A brief order released by the Court of Appeals of the State of Georgia on Wednesday stayed the “underlying proceedings” on the appeal of a ruling that allowed Fulton County District Attorney Fani Willis to stay on the case after Trump and some co-defendants argued that he should be disqualified from the case.

The defendants had argued that the romantic relationship, which included trips and gift, “created an appearance of impropriety in this case that cast a pall over these entire proceedings.”

While defendants pointed to a conflict of interest following the revelation of a romance between Willis and her special prosecutor in the case, Nathan Wade, Judge Scott McAfee decided to let her stay in the case as long as Wade resigned.
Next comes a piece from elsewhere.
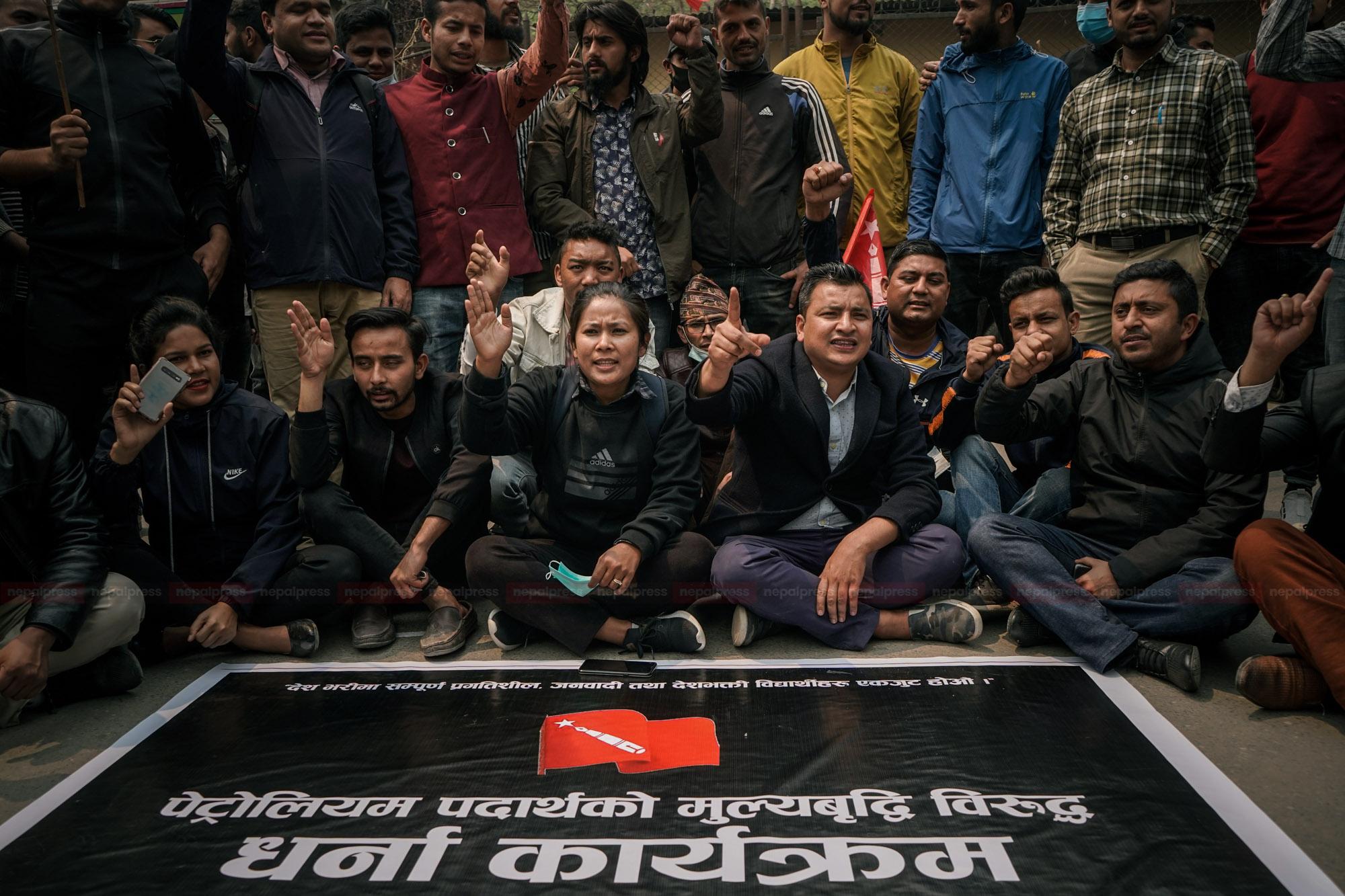 माधव नेपाल पक्षधर विद्यार्थीद्वारा आयल निगम घेराउ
According to McAfee, the defendants did not prove that the romantic relationship between Willis and Wade posed a conflict of interest in the case. He, however, raised concerns about the “appearance of impropriety” and requested that either Willis or Wade step down from the case.
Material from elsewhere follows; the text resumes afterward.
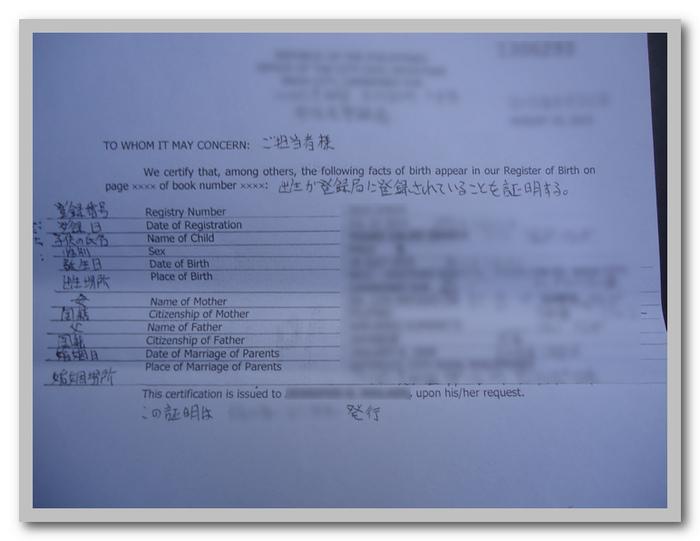 外国官公署発行の出生登録証明書の自分で翻訳した和訳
After McAfee’s decision, Trump and his co-defendants took the case to appeal, arguing that Willis should be disqualified from the case, which should be dismissed entirely.

Attorneys requested an immediate review of the case as they believed the trial court “erred as a matter of law by not requiring dismissal and DA Willis’ disqualification.”

“To avoid structural error that would invalidate and require a repeat of the upcoming trials, to establish needed precedent in the area of disqualifying forensic misconduct, and to protect and maintain the public’s confidence in the integrity of the criminal justice system, this Court should grant the Application,” they wrote in their appeal filing.

Willis, in April, filed a motion to the Georgia Court of Appeals, asking for McAfee’s ruling to be upheld.

In her request to the higher court, she wrote, “Setting aside whether Wade’s removal from the case was, in fact, necessary, he withdrew from representation hours after the trial court issued its order, and the District Attorney accepted the resignation. Accordingly, the trial court properly exercised its discretion and inherent authority in denying the motion to disqualify based on the appearance of impropriety, and there is no basis to grant interlocutory review on this ground.”